Alors, que faire pour lutter contre la malédiction du savoir ?

1.    Prendre conscience que nous sommes tous les victimes de cette malédiction du savoir. Tous, donc vous aussi.

2.    Décider pour chaque document quel est l’objectif principal, avant même d’en débuter la rédaction, tout comme le fait un formateur quand il définit l’objectif pédagogique d’une formation.

3.    Enfin, purger, simplifier, supprimer, alléger. Et cent fois sur le métier remettre son ouvrage… en gardant à l’esprit la phrase de Saint-Exupéry : « La perfection est atteinte non pas lorsqu’il n’y a plus rien à ajouter, mais lorsqu’il n’y a plus rien à retirer. »
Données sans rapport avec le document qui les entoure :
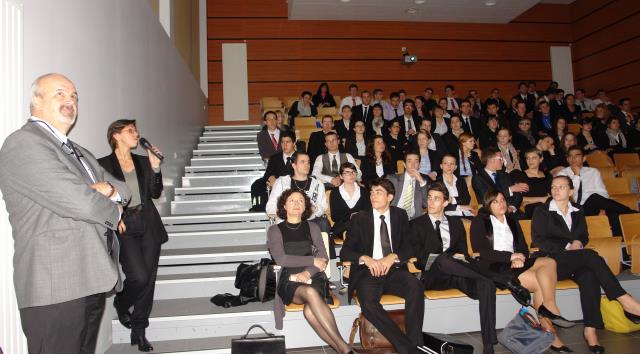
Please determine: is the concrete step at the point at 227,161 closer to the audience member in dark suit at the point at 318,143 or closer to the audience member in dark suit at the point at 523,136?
the audience member in dark suit at the point at 318,143

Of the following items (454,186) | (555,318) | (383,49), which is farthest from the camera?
(383,49)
Dans « Les bronzés font du ski », le pauvre Gilbert ose demander une crêpe au sucre avec une bière. Malheureux ! chez Gigi, on ne sert pas des crêpes, mais "de fines couches de sarrasin, saisies dessus dessous, parfumées de pétales de rose tièdes"…
Alors, jetez un œil sur vos consignes de travail en sécurité et vos livrets d’accueil. Ces documents ressemblent à des crêpes Gigi ? alors attention, vous êtes peut-être tombés dans le piège de la malédiction du savoir...

Pour en savoir plus sur la malédiction du savoir

En 1990, Elizabeth Newton, étudiante en psychologie à l'université de Stanford, mène une expérience afin d'illustrer la malédiction du savoir. Elle demande à un groupe de sujets de tapoter des chansons bien connues avec leurs doigts (happy birthday, l’hymne national américain, etc…), tandis que les sujets d'un autre groupe essaient de deviner ces mélodies. Quand les « tapoteurs » ont été invités à prévoir combien de chansons seraient reconnues par les auditeurs, ils ont toujours très largement surestimé le résultat : les « tapoteurs » disposaient d’un savoir (le titre de la chanson) et se sont montrés incapables d’imaginer ce que c’était que de ne pas en disposer.